Finance Minister Lars Klingbeil (SPD) now wants to force a turnaround with an ambitious reform package. At its core: a reintroduction of accelerated depreciation allowances for machinery and equipment (30%) and electric company vehicles (up to 75%) for the years 2025 to 2027. These tax perks are supposed to improve liquidity and encourage investment during a period of uncertainty and stagnation.

The "booster" also includes a stepwise reduction of the corporate tax rate from 15% to 10% between 2028 and 2033. But the symbolic nature of this move is undermined by the government’s refusal to eliminate the solidarity surcharge or cut the punishing municipal business tax. Given the budget shortfalls facing many cities, more tax burdens could be on the way.

All in all, the German economy is supposed to receive $50 billion in tax relief by 2029. But most of this relief comes in the form of temporary depreciation acceleration -- a front-loaded benefit that will expire just as quickly as it arrives.

Public Investment on Steroids

In parallel, the government plans to inject additional billions through state-led investments -- all funded by new borrowing. The logic follows a familiar Keynesian script: the state steps in when the private sector holds back, hoping to stimulate demand with debt-financed spending. But where markets hesitate and central planning takes over, the result is usually a mountain of misallocated capital and new debt.

Germany’s real problem isn’t a lack of public money, but a breakdown in the private investment mechanism itself. According to the most recent KfW-ifo credit hurdle, 34.5% of large companies report tighter credit conditions -- the highest level since the survey began. In manufacturing, the figure is even worse: 40.4% of firms face financing difficulties.

This is a red flag. Germany's credit mechanism is faltering under the weight of macro uncertainty, higher interest rates, and global instability. Banks are tightening risk criteria. At the same time, firms are reluctant to borrow -- even with government incentives -- because their business outlook is overwhelmingly negative.

Stimulus or Statistical Mirage?

The so-called investment booster raises expectations it cannot fulfill. While depreciation incentives might boost short-term spending, it’s likely just a temporary shift in already-planned expenditures. The statistical bump will quickly vanish -- and no lasting value will be created.

Germany’s deeper problems remain untouched: a self-inflicted energy crisis, suffocating bureaucracy, and a regulatory state that no party dares to challenge. Real investment depends not on tax tricks, but on the fundamentals of location quality and long-term perspective.

The plan also risks a classic misallocation: the creation of productive capacity that nobody wants. At best, this leads to inefficiencies. At worst, it triggers an even deeper downturn when excess capacity must be unwound -- all driven by tax law rather than market demand.

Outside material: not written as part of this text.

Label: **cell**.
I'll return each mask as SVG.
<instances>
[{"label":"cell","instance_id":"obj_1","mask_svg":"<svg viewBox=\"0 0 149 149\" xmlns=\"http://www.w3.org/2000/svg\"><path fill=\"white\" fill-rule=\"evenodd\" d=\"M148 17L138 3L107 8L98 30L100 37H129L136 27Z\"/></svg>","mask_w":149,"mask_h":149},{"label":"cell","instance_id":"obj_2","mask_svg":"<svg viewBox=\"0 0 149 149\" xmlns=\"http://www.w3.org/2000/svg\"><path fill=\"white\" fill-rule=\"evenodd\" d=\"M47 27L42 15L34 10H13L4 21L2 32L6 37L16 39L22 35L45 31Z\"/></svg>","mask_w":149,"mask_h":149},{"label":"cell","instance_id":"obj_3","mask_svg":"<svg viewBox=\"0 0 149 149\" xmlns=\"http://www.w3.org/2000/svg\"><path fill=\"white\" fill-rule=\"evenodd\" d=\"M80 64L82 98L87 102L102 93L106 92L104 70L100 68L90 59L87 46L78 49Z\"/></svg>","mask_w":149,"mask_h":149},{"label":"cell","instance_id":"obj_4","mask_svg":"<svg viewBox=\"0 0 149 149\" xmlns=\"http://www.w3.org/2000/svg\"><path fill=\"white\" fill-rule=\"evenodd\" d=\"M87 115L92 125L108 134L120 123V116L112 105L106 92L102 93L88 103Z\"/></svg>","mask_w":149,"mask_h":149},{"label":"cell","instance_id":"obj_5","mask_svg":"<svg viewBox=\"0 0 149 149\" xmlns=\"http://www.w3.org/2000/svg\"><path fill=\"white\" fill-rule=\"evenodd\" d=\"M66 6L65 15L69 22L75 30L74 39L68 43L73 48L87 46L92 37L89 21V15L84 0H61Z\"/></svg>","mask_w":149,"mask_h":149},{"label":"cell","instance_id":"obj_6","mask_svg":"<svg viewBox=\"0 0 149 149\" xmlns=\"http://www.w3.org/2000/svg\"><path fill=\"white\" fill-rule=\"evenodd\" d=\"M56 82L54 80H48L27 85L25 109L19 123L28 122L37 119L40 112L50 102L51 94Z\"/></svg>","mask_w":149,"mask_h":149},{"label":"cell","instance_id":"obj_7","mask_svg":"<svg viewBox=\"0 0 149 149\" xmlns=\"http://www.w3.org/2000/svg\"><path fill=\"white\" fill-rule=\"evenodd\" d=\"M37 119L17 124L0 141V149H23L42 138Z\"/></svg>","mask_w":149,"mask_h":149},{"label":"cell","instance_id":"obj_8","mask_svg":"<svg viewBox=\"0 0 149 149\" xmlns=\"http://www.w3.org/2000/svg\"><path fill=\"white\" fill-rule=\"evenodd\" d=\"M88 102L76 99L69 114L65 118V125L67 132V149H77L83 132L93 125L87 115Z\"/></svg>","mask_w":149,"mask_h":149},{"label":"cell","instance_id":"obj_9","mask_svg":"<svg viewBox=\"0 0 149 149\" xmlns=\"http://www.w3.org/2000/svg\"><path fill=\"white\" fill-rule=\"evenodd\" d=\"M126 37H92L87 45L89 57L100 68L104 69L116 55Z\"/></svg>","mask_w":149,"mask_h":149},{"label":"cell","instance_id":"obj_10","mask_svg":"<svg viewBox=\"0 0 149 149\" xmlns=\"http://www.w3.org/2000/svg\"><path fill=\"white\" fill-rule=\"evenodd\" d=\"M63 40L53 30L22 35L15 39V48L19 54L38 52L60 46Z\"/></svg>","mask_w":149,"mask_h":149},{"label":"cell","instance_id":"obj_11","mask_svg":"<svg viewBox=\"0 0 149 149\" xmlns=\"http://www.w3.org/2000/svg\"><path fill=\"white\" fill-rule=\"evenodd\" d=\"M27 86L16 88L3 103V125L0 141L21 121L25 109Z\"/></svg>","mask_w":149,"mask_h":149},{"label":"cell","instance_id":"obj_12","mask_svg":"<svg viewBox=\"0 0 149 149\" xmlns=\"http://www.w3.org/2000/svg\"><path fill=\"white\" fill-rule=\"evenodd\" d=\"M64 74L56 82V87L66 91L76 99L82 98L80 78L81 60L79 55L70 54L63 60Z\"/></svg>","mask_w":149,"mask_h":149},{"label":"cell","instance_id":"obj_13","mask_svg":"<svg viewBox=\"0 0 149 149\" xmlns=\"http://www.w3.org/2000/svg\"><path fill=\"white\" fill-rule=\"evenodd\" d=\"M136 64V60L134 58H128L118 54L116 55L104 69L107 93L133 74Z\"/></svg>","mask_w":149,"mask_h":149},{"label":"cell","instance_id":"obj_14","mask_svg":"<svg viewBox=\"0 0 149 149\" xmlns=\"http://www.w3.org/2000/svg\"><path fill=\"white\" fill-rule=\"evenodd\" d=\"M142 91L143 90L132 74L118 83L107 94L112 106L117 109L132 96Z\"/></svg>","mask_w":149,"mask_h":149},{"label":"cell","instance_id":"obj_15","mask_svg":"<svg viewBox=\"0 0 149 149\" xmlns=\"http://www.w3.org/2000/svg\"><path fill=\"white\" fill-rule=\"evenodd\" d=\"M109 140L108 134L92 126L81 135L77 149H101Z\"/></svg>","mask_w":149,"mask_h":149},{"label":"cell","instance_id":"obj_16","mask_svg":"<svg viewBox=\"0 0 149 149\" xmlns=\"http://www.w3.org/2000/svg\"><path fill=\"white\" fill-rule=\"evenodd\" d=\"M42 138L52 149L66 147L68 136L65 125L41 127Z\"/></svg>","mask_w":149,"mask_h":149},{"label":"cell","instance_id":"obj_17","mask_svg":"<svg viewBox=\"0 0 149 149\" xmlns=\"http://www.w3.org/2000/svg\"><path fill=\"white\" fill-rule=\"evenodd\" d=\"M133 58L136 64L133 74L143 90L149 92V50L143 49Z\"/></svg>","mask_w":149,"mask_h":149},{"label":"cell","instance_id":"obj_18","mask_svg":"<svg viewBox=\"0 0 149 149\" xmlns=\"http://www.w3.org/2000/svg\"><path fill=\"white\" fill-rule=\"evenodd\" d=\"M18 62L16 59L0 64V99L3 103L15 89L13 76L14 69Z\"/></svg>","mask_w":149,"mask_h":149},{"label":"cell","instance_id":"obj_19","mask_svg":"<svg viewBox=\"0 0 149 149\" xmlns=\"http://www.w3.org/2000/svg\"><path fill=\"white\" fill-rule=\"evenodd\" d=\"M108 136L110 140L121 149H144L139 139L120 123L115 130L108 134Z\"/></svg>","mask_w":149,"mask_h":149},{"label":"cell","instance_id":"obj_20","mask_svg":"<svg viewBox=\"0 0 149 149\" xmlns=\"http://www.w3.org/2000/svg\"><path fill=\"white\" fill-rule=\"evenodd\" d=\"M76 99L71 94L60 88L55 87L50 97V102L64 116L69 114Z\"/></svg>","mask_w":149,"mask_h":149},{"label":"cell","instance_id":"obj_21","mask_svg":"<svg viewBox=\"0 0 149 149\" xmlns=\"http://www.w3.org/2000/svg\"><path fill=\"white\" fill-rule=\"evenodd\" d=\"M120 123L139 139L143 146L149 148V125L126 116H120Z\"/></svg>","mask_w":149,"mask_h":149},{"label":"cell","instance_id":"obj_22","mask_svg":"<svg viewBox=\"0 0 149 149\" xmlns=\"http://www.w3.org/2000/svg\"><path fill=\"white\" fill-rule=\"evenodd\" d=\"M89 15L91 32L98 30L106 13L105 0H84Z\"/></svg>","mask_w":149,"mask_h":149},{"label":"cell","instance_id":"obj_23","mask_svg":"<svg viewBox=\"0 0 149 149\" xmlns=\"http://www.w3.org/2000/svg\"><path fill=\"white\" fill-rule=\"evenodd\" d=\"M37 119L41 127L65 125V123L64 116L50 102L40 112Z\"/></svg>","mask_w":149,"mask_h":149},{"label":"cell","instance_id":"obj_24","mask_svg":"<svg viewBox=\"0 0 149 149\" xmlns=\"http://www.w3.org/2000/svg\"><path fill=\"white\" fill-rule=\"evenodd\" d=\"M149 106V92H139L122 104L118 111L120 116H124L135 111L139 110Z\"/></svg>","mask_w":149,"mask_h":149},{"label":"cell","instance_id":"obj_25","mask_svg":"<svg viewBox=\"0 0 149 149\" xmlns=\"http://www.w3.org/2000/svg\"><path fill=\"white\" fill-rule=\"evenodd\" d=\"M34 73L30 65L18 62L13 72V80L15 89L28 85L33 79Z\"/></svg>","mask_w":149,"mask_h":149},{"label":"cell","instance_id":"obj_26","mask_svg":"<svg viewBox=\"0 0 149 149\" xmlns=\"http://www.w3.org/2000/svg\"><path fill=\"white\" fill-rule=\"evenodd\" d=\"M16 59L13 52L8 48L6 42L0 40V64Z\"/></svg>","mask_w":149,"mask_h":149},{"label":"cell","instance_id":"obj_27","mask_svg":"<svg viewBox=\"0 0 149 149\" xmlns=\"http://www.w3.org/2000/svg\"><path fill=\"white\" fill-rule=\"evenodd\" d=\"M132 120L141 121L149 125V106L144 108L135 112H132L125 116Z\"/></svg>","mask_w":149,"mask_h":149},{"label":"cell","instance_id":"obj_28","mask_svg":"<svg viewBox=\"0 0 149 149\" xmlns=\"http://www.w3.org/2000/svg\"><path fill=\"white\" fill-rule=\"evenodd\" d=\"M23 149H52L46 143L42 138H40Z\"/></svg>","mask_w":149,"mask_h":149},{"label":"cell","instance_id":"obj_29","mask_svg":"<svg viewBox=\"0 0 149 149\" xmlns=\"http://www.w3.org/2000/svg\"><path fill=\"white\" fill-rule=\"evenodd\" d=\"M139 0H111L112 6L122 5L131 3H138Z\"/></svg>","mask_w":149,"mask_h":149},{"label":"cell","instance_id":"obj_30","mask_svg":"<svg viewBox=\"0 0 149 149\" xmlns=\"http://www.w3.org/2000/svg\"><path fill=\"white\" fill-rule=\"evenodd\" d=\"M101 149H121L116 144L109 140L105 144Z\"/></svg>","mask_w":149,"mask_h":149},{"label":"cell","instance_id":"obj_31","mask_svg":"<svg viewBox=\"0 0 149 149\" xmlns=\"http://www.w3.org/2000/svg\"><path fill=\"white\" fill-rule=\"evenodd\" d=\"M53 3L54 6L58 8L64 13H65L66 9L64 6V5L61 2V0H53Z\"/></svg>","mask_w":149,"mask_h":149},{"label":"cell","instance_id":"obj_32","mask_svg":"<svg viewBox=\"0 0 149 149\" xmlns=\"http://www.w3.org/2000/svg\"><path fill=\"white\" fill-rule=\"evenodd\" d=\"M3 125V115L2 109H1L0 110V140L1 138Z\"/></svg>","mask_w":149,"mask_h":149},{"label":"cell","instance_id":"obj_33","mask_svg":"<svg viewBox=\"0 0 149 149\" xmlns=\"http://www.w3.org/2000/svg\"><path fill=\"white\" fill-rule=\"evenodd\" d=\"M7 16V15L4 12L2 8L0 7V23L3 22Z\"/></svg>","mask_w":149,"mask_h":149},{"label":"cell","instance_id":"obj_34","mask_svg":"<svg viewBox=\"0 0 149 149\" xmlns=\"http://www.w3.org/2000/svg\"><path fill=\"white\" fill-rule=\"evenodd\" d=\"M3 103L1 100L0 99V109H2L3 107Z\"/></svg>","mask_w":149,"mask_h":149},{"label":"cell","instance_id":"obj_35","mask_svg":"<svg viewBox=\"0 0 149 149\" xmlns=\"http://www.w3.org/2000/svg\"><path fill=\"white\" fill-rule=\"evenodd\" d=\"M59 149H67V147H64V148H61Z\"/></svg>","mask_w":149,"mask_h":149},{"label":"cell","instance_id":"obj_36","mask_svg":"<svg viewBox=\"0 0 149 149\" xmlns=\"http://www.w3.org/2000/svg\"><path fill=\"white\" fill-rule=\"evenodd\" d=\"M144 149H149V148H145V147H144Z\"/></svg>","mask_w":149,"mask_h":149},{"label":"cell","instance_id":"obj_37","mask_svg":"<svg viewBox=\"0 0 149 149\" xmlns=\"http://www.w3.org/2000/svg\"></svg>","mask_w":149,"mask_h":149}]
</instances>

Instead of a supply-side overhaul, deregulation, and state withdrawal, Berlin delivers another dose of central planning -- adding distortion to dysfunction. What’s missing is a coherent strategy that restores confidence in Germany as a business location.

Right now, the booster doesn’t look like a trampoline -- more like a political life raft for a government running out of ideas and an exhausted industrial base gasping for air.